[Scene-based spatial questions]
** start **
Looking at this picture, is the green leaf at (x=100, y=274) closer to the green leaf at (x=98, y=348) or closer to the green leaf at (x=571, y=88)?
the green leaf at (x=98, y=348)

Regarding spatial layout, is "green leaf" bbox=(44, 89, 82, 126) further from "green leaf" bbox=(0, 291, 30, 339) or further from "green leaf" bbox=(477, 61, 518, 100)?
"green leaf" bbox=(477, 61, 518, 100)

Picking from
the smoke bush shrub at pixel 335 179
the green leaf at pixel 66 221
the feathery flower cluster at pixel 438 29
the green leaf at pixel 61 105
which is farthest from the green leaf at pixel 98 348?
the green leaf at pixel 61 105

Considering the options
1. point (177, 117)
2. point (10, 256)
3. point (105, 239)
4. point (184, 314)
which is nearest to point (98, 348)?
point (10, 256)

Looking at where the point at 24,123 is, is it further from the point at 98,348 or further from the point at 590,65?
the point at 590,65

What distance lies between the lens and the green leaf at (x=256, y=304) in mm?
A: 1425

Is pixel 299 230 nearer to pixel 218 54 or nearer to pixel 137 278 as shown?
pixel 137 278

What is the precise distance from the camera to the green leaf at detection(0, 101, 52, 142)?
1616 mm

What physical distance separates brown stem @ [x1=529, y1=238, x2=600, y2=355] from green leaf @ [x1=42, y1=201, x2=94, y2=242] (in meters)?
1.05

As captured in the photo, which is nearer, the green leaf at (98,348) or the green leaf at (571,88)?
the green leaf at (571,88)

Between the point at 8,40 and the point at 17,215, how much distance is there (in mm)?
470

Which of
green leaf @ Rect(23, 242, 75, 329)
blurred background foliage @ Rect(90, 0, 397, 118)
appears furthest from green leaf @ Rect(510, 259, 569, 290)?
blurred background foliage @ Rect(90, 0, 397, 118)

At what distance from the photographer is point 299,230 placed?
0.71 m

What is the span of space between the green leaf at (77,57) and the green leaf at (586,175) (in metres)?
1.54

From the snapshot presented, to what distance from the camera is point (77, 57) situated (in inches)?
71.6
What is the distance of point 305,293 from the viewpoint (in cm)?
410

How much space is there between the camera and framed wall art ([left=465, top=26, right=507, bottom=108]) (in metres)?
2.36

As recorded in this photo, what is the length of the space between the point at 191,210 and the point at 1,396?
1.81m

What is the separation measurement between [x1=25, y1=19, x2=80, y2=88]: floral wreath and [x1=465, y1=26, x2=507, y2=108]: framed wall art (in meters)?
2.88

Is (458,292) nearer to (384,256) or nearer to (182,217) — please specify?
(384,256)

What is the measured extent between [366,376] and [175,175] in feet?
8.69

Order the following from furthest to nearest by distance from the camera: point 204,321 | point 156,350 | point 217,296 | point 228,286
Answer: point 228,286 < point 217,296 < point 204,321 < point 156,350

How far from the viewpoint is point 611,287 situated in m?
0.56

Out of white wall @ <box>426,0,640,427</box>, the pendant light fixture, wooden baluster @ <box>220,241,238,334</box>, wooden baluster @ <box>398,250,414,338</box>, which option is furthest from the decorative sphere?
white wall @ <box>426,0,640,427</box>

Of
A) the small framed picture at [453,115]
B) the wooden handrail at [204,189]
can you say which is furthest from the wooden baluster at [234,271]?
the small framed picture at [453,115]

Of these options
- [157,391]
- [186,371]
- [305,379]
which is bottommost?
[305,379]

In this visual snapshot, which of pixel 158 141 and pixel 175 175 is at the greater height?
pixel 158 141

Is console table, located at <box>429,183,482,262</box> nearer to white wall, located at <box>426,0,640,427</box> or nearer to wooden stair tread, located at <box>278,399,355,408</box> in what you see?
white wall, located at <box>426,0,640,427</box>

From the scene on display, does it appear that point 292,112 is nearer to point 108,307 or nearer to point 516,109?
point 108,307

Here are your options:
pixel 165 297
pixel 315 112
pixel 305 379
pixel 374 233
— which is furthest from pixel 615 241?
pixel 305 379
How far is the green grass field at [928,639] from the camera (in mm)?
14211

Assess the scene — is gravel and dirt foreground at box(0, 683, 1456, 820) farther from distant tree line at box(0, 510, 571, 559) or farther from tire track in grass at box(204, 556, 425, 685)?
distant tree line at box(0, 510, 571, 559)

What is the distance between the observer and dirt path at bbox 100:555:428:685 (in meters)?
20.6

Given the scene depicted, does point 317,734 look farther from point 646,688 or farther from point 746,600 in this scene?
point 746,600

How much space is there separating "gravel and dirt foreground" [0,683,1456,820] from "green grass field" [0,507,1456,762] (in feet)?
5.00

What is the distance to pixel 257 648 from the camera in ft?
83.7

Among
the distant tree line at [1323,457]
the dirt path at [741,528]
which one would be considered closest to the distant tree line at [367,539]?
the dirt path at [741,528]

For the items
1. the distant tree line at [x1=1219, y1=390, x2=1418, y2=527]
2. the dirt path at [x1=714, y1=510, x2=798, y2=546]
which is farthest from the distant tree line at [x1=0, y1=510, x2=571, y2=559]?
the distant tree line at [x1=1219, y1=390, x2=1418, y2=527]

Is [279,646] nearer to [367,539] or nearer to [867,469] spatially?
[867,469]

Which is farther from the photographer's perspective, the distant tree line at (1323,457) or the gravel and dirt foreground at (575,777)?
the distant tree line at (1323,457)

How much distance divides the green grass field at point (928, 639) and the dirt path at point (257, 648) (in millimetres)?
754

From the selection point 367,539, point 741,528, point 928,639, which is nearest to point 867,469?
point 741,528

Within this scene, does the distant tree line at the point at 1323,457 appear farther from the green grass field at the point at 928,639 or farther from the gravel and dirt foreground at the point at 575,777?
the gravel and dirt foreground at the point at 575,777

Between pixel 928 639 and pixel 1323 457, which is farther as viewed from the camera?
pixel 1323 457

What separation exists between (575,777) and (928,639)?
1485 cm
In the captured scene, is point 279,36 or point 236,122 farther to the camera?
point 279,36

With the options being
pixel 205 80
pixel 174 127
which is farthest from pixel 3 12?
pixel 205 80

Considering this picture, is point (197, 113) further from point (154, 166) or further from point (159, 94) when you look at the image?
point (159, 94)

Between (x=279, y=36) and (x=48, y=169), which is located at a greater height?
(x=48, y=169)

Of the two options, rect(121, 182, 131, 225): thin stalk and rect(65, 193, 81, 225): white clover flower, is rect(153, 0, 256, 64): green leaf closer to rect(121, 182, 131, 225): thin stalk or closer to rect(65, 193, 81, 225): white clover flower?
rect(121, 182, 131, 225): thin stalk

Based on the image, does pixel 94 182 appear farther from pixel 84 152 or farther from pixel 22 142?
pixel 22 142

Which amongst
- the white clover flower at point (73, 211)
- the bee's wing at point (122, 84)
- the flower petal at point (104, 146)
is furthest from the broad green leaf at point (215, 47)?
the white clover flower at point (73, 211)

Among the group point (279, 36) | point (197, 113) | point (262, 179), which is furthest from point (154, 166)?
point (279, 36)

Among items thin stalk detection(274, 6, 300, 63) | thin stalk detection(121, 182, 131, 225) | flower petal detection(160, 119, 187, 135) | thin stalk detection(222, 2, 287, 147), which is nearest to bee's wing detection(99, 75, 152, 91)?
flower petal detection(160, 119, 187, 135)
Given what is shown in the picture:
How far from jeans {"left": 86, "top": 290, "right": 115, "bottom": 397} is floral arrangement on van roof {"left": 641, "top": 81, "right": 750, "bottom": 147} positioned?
** end **
Stated problem
Your task is to transcribe the listing above in full, exactly as given.

Expected answer
Looking at this picture, is the green leaf at (x=100, y=274) closer to the green leaf at (x=98, y=348) or closer to the green leaf at (x=571, y=88)?
the green leaf at (x=98, y=348)

Regarding spatial layout, is "green leaf" bbox=(44, 89, 82, 126) further from "green leaf" bbox=(0, 291, 30, 339) or further from "green leaf" bbox=(477, 61, 518, 100)?
"green leaf" bbox=(477, 61, 518, 100)

Picking from
the smoke bush shrub at pixel 335 179
the green leaf at pixel 66 221
the feathery flower cluster at pixel 438 29
the green leaf at pixel 61 105
which is farthest from the green leaf at pixel 98 348?
the green leaf at pixel 61 105

Considering the options
1. point (177, 117)
2. point (10, 256)
3. point (105, 239)
4. point (184, 314)
which is nearest to point (98, 348)?
point (10, 256)

Looking at where the point at 24,123 is, is it further from the point at 98,348 or further from the point at 590,65?
the point at 590,65

What distance lies between the lens and the green leaf at (x=256, y=304) in mm?
A: 1425

Is pixel 299 230 nearer to pixel 218 54 or nearer to pixel 137 278 as shown?
pixel 137 278

What is the precise distance from the camera to the green leaf at detection(0, 101, 52, 142)?
1616 mm

What physical distance separates brown stem @ [x1=529, y1=238, x2=600, y2=355] from green leaf @ [x1=42, y1=201, x2=94, y2=242] (in meters)?
1.05

As captured in the photo, which is nearer, the green leaf at (98,348) or the green leaf at (571,88)?
the green leaf at (571,88)

Between the point at 8,40 and the point at 17,215, how much distance is there (in mm)?
470

Which of
green leaf @ Rect(23, 242, 75, 329)
blurred background foliage @ Rect(90, 0, 397, 118)
appears furthest from green leaf @ Rect(510, 259, 569, 290)?
blurred background foliage @ Rect(90, 0, 397, 118)

At what distance from the photographer is point 299,230 placed?
0.71 m

What is the span of space between the green leaf at (77,57) and the green leaf at (586,175) (in metres)?
1.54

From the snapshot presented, to what distance from the camera is point (77, 57) situated (in inches)?
71.6
What is the distance of point 305,293 from the viewpoint (in cm)?
410

How much space is there between the camera and framed wall art ([left=465, top=26, right=507, bottom=108]) (in metres)?
2.36

As recorded in this photo, what is the length of the space between the point at 191,210 and the point at 1,396?
1.81m

What is the separation measurement between [x1=25, y1=19, x2=80, y2=88]: floral wreath and [x1=465, y1=26, x2=507, y2=108]: framed wall art (in meters)?
2.88

Is (458,292) nearer to (384,256) or nearer to (182,217) — please specify?
(384,256)

What is the measured extent between [366,376] and [175,175] in feet?
8.69

Order the following from furthest to nearest by distance from the camera: point 204,321 | point 156,350 | point 217,296 | point 228,286
Answer: point 228,286 < point 217,296 < point 204,321 < point 156,350

How far from the viewpoint is point 611,287 situated in m?
0.56

Out of white wall @ <box>426,0,640,427</box>, the pendant light fixture, wooden baluster @ <box>220,241,238,334</box>, wooden baluster @ <box>398,250,414,338</box>, which option is furthest from the decorative sphere?
white wall @ <box>426,0,640,427</box>

Of
A) the small framed picture at [453,115]
B) the wooden handrail at [204,189]
can you say which is furthest from the wooden baluster at [234,271]?
the small framed picture at [453,115]

Of these options
- [157,391]
- [186,371]
- [305,379]
which is bottommost?
[305,379]

In this visual snapshot, which of pixel 158 141 and pixel 175 175 is at the greater height?
pixel 158 141

Is console table, located at <box>429,183,482,262</box> nearer to white wall, located at <box>426,0,640,427</box> or nearer to wooden stair tread, located at <box>278,399,355,408</box> in what you see?
white wall, located at <box>426,0,640,427</box>

From the scene on display, does it appear that point 292,112 is nearer to point 108,307 or nearer to point 516,109?
point 108,307

Here are your options:
pixel 165 297
pixel 315 112
pixel 305 379
pixel 374 233
— which is furthest from pixel 615 241?
pixel 305 379
How far is the green grass field at [928,639] from the camera (in mm)?
14211

Assess the scene — is gravel and dirt foreground at box(0, 683, 1456, 820) farther from distant tree line at box(0, 510, 571, 559) or farther from tire track in grass at box(204, 556, 425, 685)?
distant tree line at box(0, 510, 571, 559)

What is the distance between the observer and dirt path at bbox 100:555:428:685 (in meters)?
20.6

Given the scene depicted, does point 317,734 look farther from point 646,688 or farther from point 746,600 in this scene?
point 746,600

How much space is there separating "gravel and dirt foreground" [0,683,1456,820] from "green grass field" [0,507,1456,762] (in feet)?
5.00

What is the distance to pixel 257 648 from the camera in ft?
83.7

Among
the distant tree line at [1323,457]
the dirt path at [741,528]
which one would be considered closest to the distant tree line at [367,539]?
the dirt path at [741,528]

For the items
1. the distant tree line at [x1=1219, y1=390, x2=1418, y2=527]
2. the dirt path at [x1=714, y1=510, x2=798, y2=546]
which is farthest from the distant tree line at [x1=0, y1=510, x2=571, y2=559]?
the distant tree line at [x1=1219, y1=390, x2=1418, y2=527]

Is [279,646] nearer to [367,539] or nearer to [867,469] spatially?
[867,469]

Which is farther from the photographer's perspective, the distant tree line at (1323,457) or the gravel and dirt foreground at (575,777)?
the distant tree line at (1323,457)

How much distance divides the green grass field at point (928, 639) and the dirt path at point (257, 648) (in millimetres)?
754

From the selection point 367,539, point 741,528, point 928,639, which is nearest to point 867,469?
point 741,528

Within this scene, does the distant tree line at the point at 1323,457 appear farther from the green grass field at the point at 928,639 or farther from the gravel and dirt foreground at the point at 575,777?
the gravel and dirt foreground at the point at 575,777

Between pixel 928 639 and pixel 1323 457, which is farther as viewed from the camera?
pixel 1323 457

What separation exists between (575,777) and (928,639)?
1485 cm
In the captured scene, is point 279,36 or point 236,122 farther to the camera?
point 279,36

With the options being
pixel 205 80
pixel 174 127
which is farthest from pixel 3 12?
pixel 205 80

Considering this picture, is point (197, 113) further from point (154, 166) or further from point (159, 94) when you look at the image?
point (159, 94)

Between (x=279, y=36) and (x=48, y=169), which is located at a greater height?
(x=48, y=169)

Of the two options, rect(121, 182, 131, 225): thin stalk and rect(65, 193, 81, 225): white clover flower, is rect(153, 0, 256, 64): green leaf closer to rect(121, 182, 131, 225): thin stalk or closer to rect(65, 193, 81, 225): white clover flower?
rect(121, 182, 131, 225): thin stalk

Based on the image, does pixel 94 182 appear farther from pixel 84 152 or farther from pixel 22 142?
pixel 22 142

Which amongst
- the white clover flower at point (73, 211)
- the bee's wing at point (122, 84)
- the flower petal at point (104, 146)
is furthest from the broad green leaf at point (215, 47)?
the white clover flower at point (73, 211)

Among the group point (279, 36) | point (197, 113) | point (262, 179), which is furthest from point (154, 166)?
point (279, 36)

Among items thin stalk detection(274, 6, 300, 63) | thin stalk detection(121, 182, 131, 225) | flower petal detection(160, 119, 187, 135) | thin stalk detection(222, 2, 287, 147), which is nearest to bee's wing detection(99, 75, 152, 91)?
flower petal detection(160, 119, 187, 135)
Given what is shown in the picture:
How far from jeans {"left": 86, "top": 290, "right": 115, "bottom": 397} is floral arrangement on van roof {"left": 641, "top": 81, "right": 750, "bottom": 147} positioned?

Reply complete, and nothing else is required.